#### [Supplied text]
=== Begin Enclosure ===


    And please spare me the notion that “the market” would take care of the currently uninsured if only the government would step back from the regulations already in place – the entire concept of non-coverage for “pre-existing conditions” is alone a sufficient rerfutation of that fantasy.

    Someone has to be the adult in the room, to rein in markets from their inevitable voraciousness, their essential coldbloodedness, and their unfortunate tendency toward cannibalism. Point me to an entity that can do that aside from the dreaded “government,” and I’ll happily look. I suggest, however, that such a thing doesn’t exist, nor could it.

    However much the Right may disparage government, it reamins (conceptually at least) the expressed will of the people – not just their economic desires – and thus can address issues from a perspective that the market not only lacks but by its very nature dismisses as irrelevant.

  4. “Government is of, by and for the people.”

    True. But that is very different from saying government is the people, which is very clearly is not. It is our servant — and in America, with very strict limits on what is permissible for it — and as such separate and distinct from the people.

    Your formulation that “government is the people” has far more in common with fascism than American republicanism.

=== End Enclosure ===

#### [The data]
=== Begin Enclosure ===

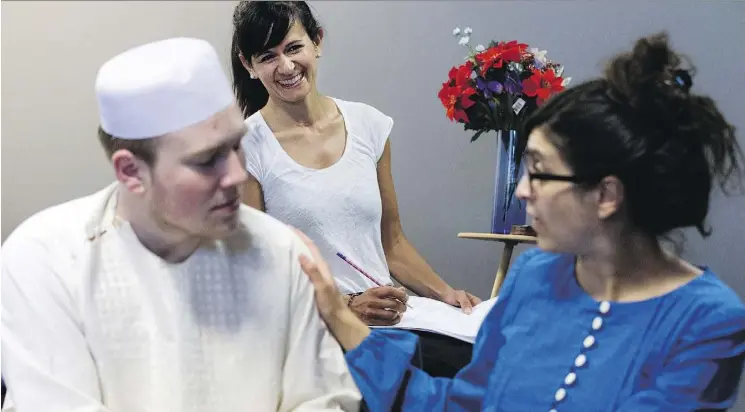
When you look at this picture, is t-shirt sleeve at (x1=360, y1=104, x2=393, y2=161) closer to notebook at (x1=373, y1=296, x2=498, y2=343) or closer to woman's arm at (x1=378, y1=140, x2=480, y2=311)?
woman's arm at (x1=378, y1=140, x2=480, y2=311)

=== End Enclosure ===

#### [What you have to do]
Continue the passage on government and the market, picking up after its last sentence. The material has no connection to the passage on government and the market.

#### [Response to the exercise]
  5. RLH:

    I’m sorry your view of humanity is such a pinched, pessimistic one. What is a historical, behavioral fact is the generosity and charity of the American people, who organized collectively annd FREELY every day to help each other out, and do so much more effectively than the government.

    If you are going to argue the government can create wealth and deliver services more effectively and efficiently than the free market, you are so blinded by theory and ideology to the historical record as to be beyond reasoning with.

  6. Funny, I thought we were talking about large insurance and medical corporations. All of a sudden, I’m dissing the United Way.

  7. Matt — Liberals stand for Facism? Sound like someone got a new copy of Jonah Goldberg’s very flawed book.

    Here’s a quote from Andrew Sullivan that sums up the facism/liberalism/conservatisim argument pretty well:

    “What American ‘conservatism’ has become fits closely within the definition of fascism: an intensely nationalist movement intent on defining membership in the ‘nation’ on linguistic, religious, and (increasingly) ethnic/racial criteria, accompanied by an unquestioning loyalty to (male) authority, enshrined in family leaders, business leaders, religious leaders, and especially, the leader of the nation, who is seen as embodying the Nation. Loyalty to the Party or Movement and its ideology is of great importance. Violence is the preferred means of accomplishing goals. Diplomacy, compromise, negotiation, are all identified with (feminine) weakness. The rule of law is also despised, because it lacks the immediacy of (violent) action, and its emphasis on balance and its concern with proper procedure is also seen as a sign of (feminine) weakness.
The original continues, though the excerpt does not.